| Research theme | Physiology of mitochondrial fatty acid β-oxidation |
|---|---|
| Principal Investigator | Sander M. Houten, PhD |
| Group members | Ot (A.J.) Bakermans, PhD student Maxim Boek, Research technician Vincent de Boer, PhD Heleen te Brinke, Research technician Simone Denis, Research technician Eugène Diekman, PhD student Olga Pougovkina, PhD student Michel van Weeghel, PhD student |
Mitochondrial fatty acid β-oxidation (FAO) plays a crucial role in energy homeostasis of organs such as liver, heart and skeletal muscle. During fasting when glucose supply becomes limited, FAO is a vital energy source. For most FAO enzymes, a recessively inherited defect is known, leading to an overall high cumulative incidence (~1 in 10,000). Typical clinical features of these FAO defects are fasting-induced hypoketotic hypoglycemia, and cardiac and skeletal myopathy. Many countries, including the Netherlands have included FAO defects in expanded neonatal screening programs, because hypoglycemia can lead to coma or sudden death, but is prevented by avoidance of fasting. The treatment opportunities for (cardio)myopathy are suboptimal and new developments are hampered by a lack of fundamental insight into the consequences of a FAO defect. The goal of this research line is to define the pathogenetic mechanisms that underlie the various symptoms of FAO defects and to design rational therapeutic strategies for patients affected with FAO defects.
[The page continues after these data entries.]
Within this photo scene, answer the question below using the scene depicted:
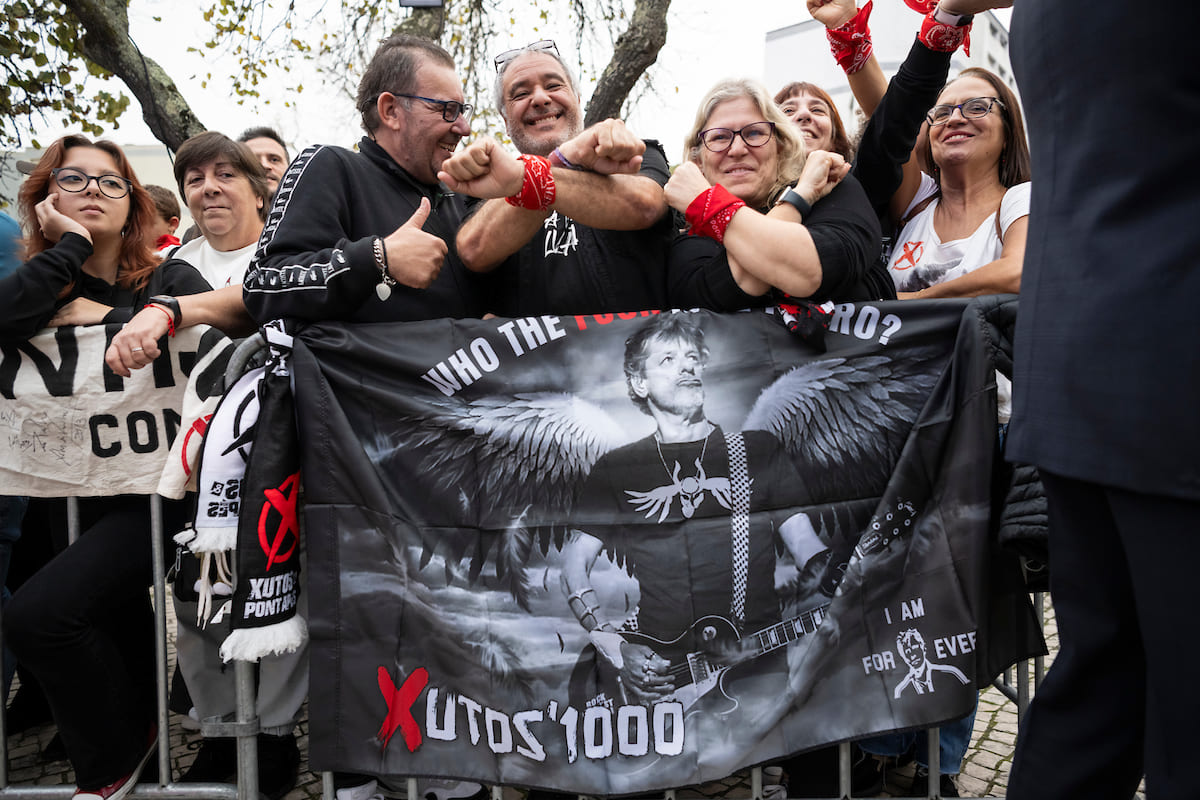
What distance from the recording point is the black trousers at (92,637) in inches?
101

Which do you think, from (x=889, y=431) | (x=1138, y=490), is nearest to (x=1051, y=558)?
(x=1138, y=490)

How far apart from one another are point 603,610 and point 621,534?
21 cm

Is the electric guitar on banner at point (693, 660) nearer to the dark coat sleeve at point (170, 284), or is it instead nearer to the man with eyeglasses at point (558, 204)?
the man with eyeglasses at point (558, 204)

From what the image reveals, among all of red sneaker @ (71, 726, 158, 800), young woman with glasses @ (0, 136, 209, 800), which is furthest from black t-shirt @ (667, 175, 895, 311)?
red sneaker @ (71, 726, 158, 800)

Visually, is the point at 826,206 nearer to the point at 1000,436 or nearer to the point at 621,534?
the point at 1000,436

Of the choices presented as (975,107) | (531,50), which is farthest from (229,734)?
(975,107)

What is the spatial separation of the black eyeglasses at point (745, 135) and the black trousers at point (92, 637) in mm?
2154

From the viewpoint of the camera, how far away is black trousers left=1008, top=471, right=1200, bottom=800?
4.50ft

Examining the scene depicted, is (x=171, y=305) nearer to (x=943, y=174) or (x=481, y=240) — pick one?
(x=481, y=240)

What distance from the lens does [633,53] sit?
8.46 metres

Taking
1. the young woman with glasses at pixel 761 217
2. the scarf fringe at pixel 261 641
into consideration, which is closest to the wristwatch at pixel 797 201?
the young woman with glasses at pixel 761 217

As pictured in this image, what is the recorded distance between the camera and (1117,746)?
5.20ft

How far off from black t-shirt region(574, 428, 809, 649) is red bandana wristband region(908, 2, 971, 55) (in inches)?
62.9

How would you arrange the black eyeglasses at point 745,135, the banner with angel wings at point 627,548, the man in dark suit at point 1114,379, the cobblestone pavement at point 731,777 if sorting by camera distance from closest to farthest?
the man in dark suit at point 1114,379 < the banner with angel wings at point 627,548 < the black eyeglasses at point 745,135 < the cobblestone pavement at point 731,777
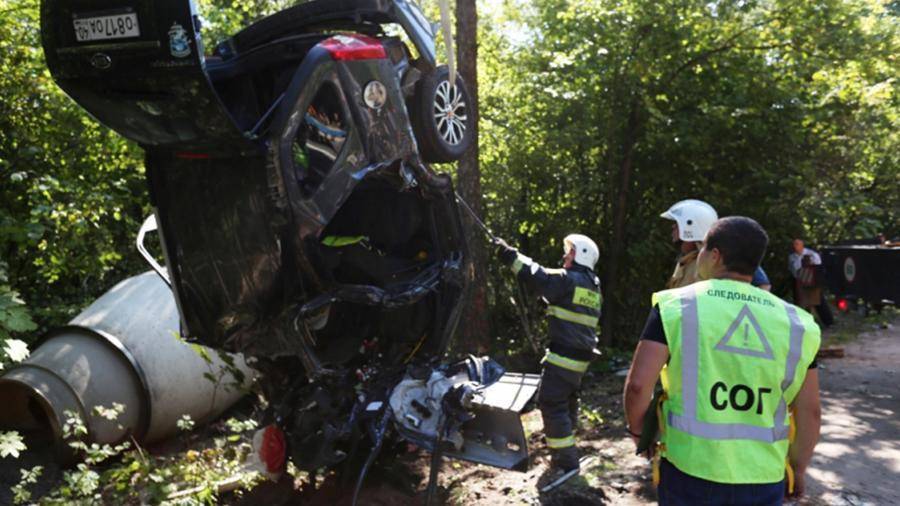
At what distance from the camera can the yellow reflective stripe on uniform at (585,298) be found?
5461mm

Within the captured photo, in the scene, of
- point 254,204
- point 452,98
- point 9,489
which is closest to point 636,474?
point 452,98

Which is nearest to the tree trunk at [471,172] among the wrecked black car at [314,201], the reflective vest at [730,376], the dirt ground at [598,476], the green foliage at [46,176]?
the dirt ground at [598,476]

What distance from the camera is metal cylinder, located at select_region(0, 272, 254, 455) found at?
19.7ft

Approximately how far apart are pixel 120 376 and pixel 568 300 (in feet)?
11.9

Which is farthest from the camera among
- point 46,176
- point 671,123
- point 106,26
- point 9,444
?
point 671,123

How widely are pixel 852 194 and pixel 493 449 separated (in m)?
7.41

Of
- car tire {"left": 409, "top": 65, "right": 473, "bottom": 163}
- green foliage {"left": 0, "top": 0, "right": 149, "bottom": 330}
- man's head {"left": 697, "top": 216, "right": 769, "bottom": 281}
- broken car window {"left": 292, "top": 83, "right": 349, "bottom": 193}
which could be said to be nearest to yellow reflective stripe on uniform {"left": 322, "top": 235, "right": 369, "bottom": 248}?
broken car window {"left": 292, "top": 83, "right": 349, "bottom": 193}

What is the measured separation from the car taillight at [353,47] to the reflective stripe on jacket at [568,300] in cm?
181

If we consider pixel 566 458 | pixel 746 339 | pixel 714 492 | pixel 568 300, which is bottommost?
pixel 566 458

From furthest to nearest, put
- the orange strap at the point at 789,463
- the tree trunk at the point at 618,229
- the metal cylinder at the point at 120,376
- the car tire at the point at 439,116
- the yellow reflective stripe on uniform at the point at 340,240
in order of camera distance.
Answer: the tree trunk at the point at 618,229, the metal cylinder at the point at 120,376, the car tire at the point at 439,116, the yellow reflective stripe on uniform at the point at 340,240, the orange strap at the point at 789,463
FAO also plays a role in the pathophysiology of other metabolic derangements such as insulin resistance. The second objective of this research line is to define the impact of FAO on the regulation of cellular metabolism with a focus on protein acetylation and deacetylation.
Key publications
Houten SM, Wanders RJ (2010) A general introduction to the biochemistry of mitochondrial fatty acid beta-oxidation. J. Inherit. Metab. Dis. 33:469-477.
Wanders RJ, Ruiter JP, IJLst L, Waterham HR, Houten SM (2010) The enzymology of mitochondrial fatty acid beta-oxidation and its application to follow-up analysis of positive neonatal screening results. J. Inherit. Metab. Dis. 33:479-494.
Houten SM, Chegary M, Te Brinke H, Wijnen WJ, Glatz JF, Luiken JJ, Wijburg FA, Wanders RJ (2009) Pyruvate dehydrogenase kinase 4 expression is synergistically induced by AMP-activated protein kinase and fatty acids. Cell. Mol. Life Sci. 66:1283-1294.
Chegary M, Brinke HT, Ruiter JP, Wijburg FA, Stoll MS, Minkler PE, van Weeghel M, Schulz H, Hoppel CL, Wanders RJ, Houten SM (2009) Mitochondrial long chain fatty acid beta-oxidation in man and mouse. Biochim. Biophys. Acta. 1791:806-815.
Chegary M, Te Brinke H, Doolaard M, IJlst L, Wijburg FA, Wanders RJ, Houten SM (2008) Characterization of l-aminocarnitine, an inhibitor of fatty acid oxidation. Mol. Genet. Metab. 93:403-410.